9. Hâmisen: Mistar-ı kader üstünde kalem-i kudretiyle yazılan mektubat-ı Rabbâniyeyi…
On Birinci Söz’ün mütalaasına kaldığımız yerden devam ediyoruz:
Hâmisen: Mistar-ı kader üstünde kalem-i kudretiyle yazılan mektubat-ı Rabbâniyeyi mütalaa makamında, tefekkür ve istihsan vazifesine başladılar. (11. Söz)
“Mistar-ı kader” tabiri mecaz bir ifadedir.
Mistar: Yazı yazarken satırları doğru gösterebilmek için, lazım olan çizgileri çizmeye yarayan alettir.
Mistar-ı kader: Kader defterinin çizgileri manasında mecaz bir ifadedir.
Bu çizgiler üstünde, kudret kalemi işlemiş ve her bir mahluk âdeta Rabbanî bir kitap hükmüne getirilmiştir. Bu Rabbanî kitaplarda da Cenab-ı Hakk’ın esmâ-i hüsnası ve sıfat-ı ulyâsı yazılmıştır.

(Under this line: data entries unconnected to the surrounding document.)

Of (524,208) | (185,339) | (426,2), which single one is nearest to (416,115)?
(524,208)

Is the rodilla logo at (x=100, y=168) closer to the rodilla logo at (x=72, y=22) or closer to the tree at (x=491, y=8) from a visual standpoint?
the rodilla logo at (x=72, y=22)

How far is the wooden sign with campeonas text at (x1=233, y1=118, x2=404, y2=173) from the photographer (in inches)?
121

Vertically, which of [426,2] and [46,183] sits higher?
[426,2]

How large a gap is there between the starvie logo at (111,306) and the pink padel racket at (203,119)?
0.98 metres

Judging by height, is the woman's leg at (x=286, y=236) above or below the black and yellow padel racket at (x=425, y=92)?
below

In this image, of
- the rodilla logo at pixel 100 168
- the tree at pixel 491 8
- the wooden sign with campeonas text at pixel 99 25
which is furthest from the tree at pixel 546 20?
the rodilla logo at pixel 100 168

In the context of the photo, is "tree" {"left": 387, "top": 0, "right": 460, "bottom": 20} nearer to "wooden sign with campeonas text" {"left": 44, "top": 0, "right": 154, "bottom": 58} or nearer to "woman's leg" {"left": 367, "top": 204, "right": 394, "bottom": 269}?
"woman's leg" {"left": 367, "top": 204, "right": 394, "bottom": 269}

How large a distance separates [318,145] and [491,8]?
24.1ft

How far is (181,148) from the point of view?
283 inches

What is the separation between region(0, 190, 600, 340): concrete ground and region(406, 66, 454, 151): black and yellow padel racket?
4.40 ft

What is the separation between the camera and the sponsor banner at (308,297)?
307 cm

Bu makamda insanın vazifesi şudur:
– Rabbanî kitaplar hükmündeki mahlukatı -Allah hesabına- mütalaa etmek,
– Bu mütalaa neticesinde, o kitaplarda yazılmış olan esmâ-i hüsnayı ve sıfat-ı ulyâyı tefekkür etmek,
– Bu tefekkür ile de istihsan vazifesini eda etmek.

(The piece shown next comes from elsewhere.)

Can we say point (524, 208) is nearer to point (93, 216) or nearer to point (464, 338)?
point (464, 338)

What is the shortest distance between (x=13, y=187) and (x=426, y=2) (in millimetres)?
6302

İstihsan: Beğenmek ve güzel bulmak demektir.
İstihsan vazifesi: Her biri birer mektubat-ı Rabbanî ve kaside-i İlahî hükmünde olan mahlukatı beğenmek ve o mektuplarda yazılı olan esmâ-i hüsna ve sıfat-ı ulyâyı güzel bulmaktır. Yani bir çiçeğe mana-yı harfî ile bakarak “Ne güzel yapılmış!” demek ve o çiçekte tecelli eden esmâ-i İlahînin güzelliğini ikrar ve tasdik etmektir.